### EXERCISE
Nothing but the lines below from the one holding "船橋デリヘル 風俗｜人妻デリバリーヘルス『秘密倶楽部 凛" up to and including the one holding "فن الامبالات" should be copied, exactly and without pictures.

### INFORMATION
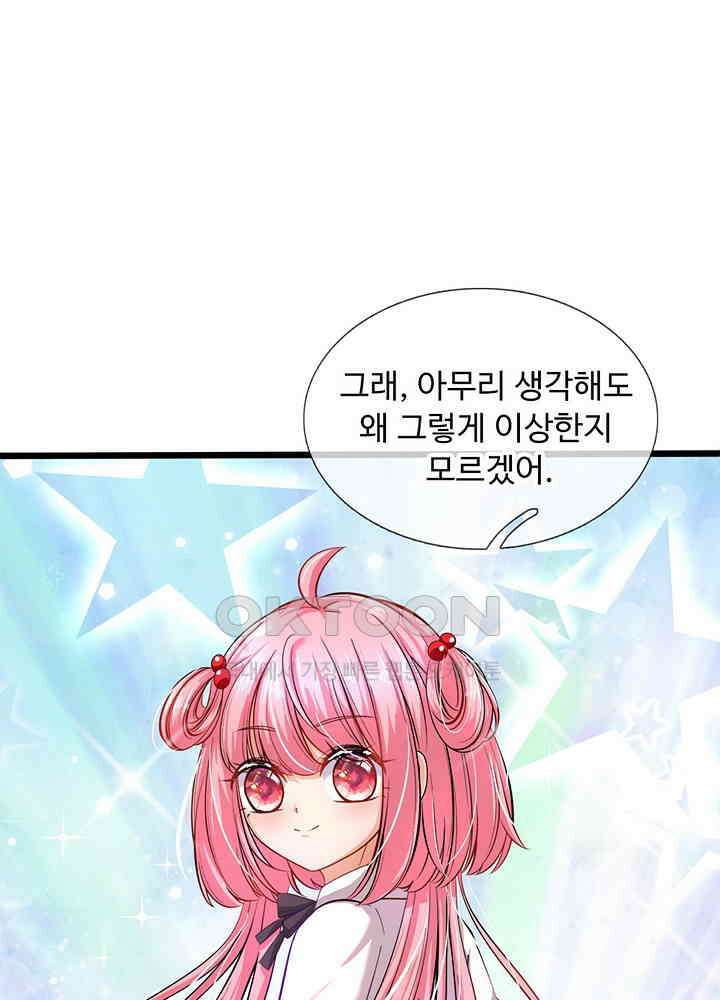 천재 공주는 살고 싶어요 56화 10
==
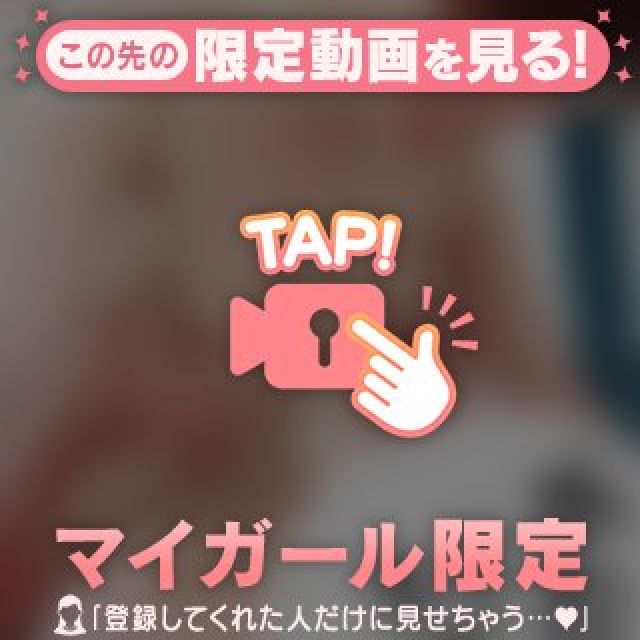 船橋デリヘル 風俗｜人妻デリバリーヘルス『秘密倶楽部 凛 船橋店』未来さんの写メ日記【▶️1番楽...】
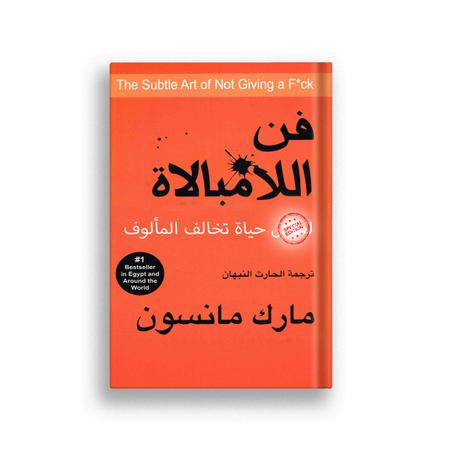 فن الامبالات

### WRITTEN ANSWER
 船橋デリヘル 風俗｜人妻デリバリーヘルス『秘密倶楽部 凛 船橋店』未来さんの写メ日記【▶️1番楽...】
 فن الامبالات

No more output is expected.